Como bien refiere Fernando Sainz Moreno, la noción de “interés público” se distingue, en sí misma, aunque no se opone, a la noción de “interés privado”. La distinción radica en que, por su capital importancia para la vida coexistencial, el interés público no puede ser objeto de libre disposición como si fuese privado. El carácter público del interés no implica oposición ni desvinculación con el interés privado. No existe una naturaleza “impersonal” que lo haga distinto del que anima “particularmente” a los ciudadanos. Por el contrario, se sustenta en la suma de los intereses compartidos por cada uno de ellos. Por ende, no se opone ni se superpone, sino que, axiológicamente, asume el interés privado. Es por eso que su preeminencia no surge de la valoración de lo distinto, sino de lo general y común.
Hay muchos y variados ejemplos donde el interés particular ha primado sobre el interés público. Por ejemplo, en el caso de los obreros municipales, se dio la ley que prohíbe que las municipalidades tercericen los servicios de recojo de residuos sólidos, mantenimiento de parques y jardines, y limpieza pública. Es decir, se priorizó el interés del grupo de obreros antes que el interés de los vecinos. Otro caso es el de los mineros informales y artesanales, quienes no solo dañan el medio ambiente, sino que provocan otros males que dañan el interés público.
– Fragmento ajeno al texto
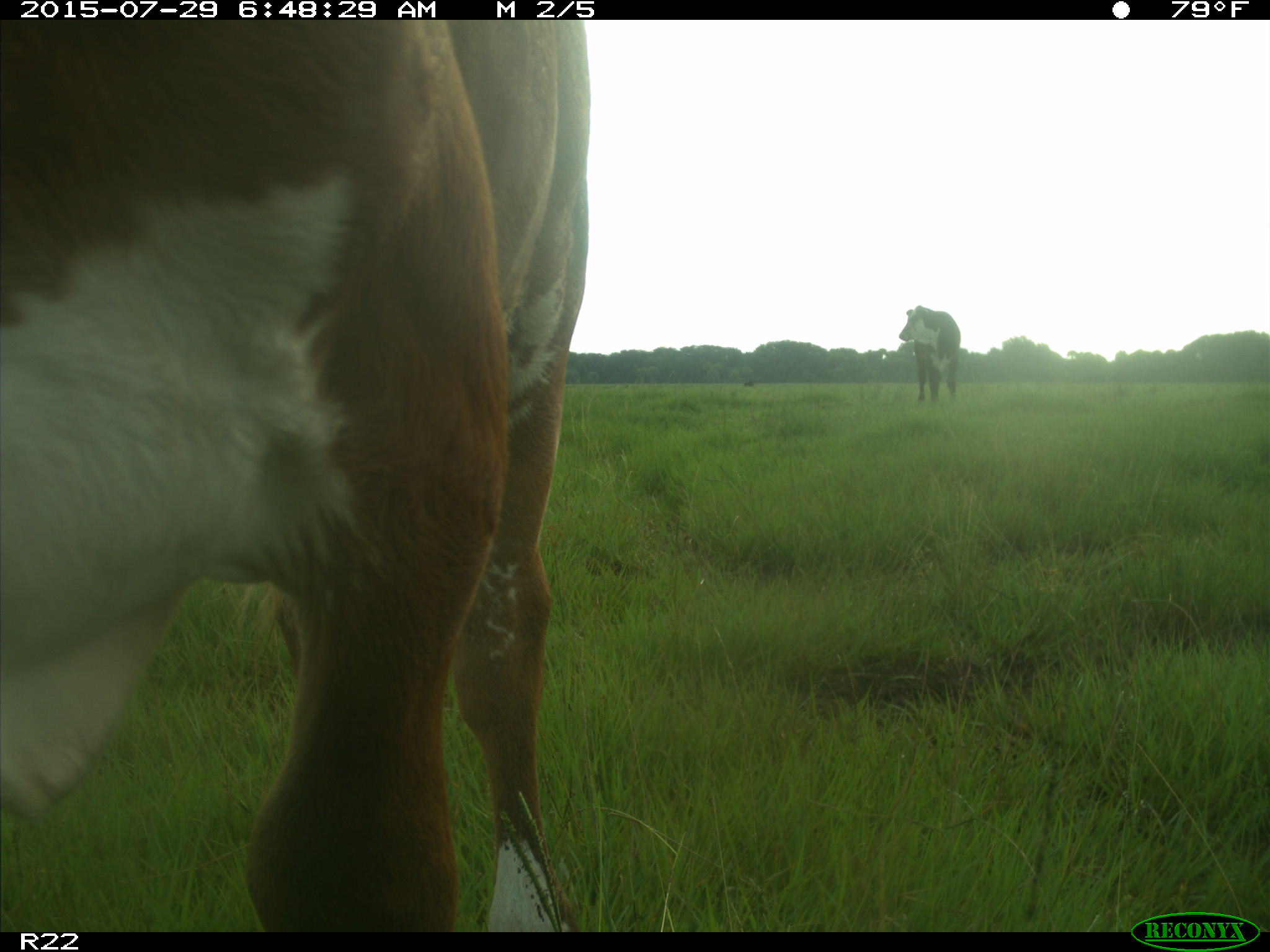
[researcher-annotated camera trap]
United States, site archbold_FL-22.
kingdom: Animalia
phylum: Chordata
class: Mammalia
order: Artiodactyla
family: Bovidae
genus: Bos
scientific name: Bos taurus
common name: domestic cow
También se puede mencionar el transporte público, prestado con unidades vetustas y en mal estado, con choferes más que imprudentes, que no respetan las reglas básicas de tránsito ni los términos de la concesión o permiso; por lo que deberían ser sancionados, pero no, se les tolera en perjuicio de los usuarios de este servicio.
La creciente y desbordada inseguridad ciudadana es otro claro y penoso ejemplo, donde los delincuentes cuentan con una “sombrilla legal” favorable a diferencia de sus víctimas.
Pero, ¿por qué hemos llegado a tal situación? Una respuesta desde mi punto de vista es que, no se quiere afrontar los “daños colaterales”. Para el Tribunal Constitucional estos son “efectos indirectos o consecuencias no buscadas de medidas legítimas” o también considerados como “efectos colaterales”. El detalle es que se exige un estándar muy alto para la proporcionalidad, necesidad, razonabilidad y análisis de mitigación o reparación, en beneficio de los intereses de particulares y en desmedro del interés público.
Si en algún momento del tiempo transcurrido se hubiera tomado otra decisión, hoy no estaríamos en estado de zozobra. Si en una situación en la que un grupo de delincuentes retiene a la fuerza y con el uso de armas de fuego a personas (sean civiles o uniformados) e, incluso, asesina a alguna de ellas, se hubiera dispuesto la participación de francotiradores de la fuerza policial con la orden de inmovilizar a los captores o “eliminar objetivos”, otra habría sido la historia hoy.
Los ciudadanos debemos entender que el Estado democrático tiene el patrimonio del uso de la fuerza, incluido el uso de armas de fuego, las que deben ser empleadas para “eliminar objetivos” que buscan su interés particular en perjuicio del interés público, como explicamos en el ejemplo anterior.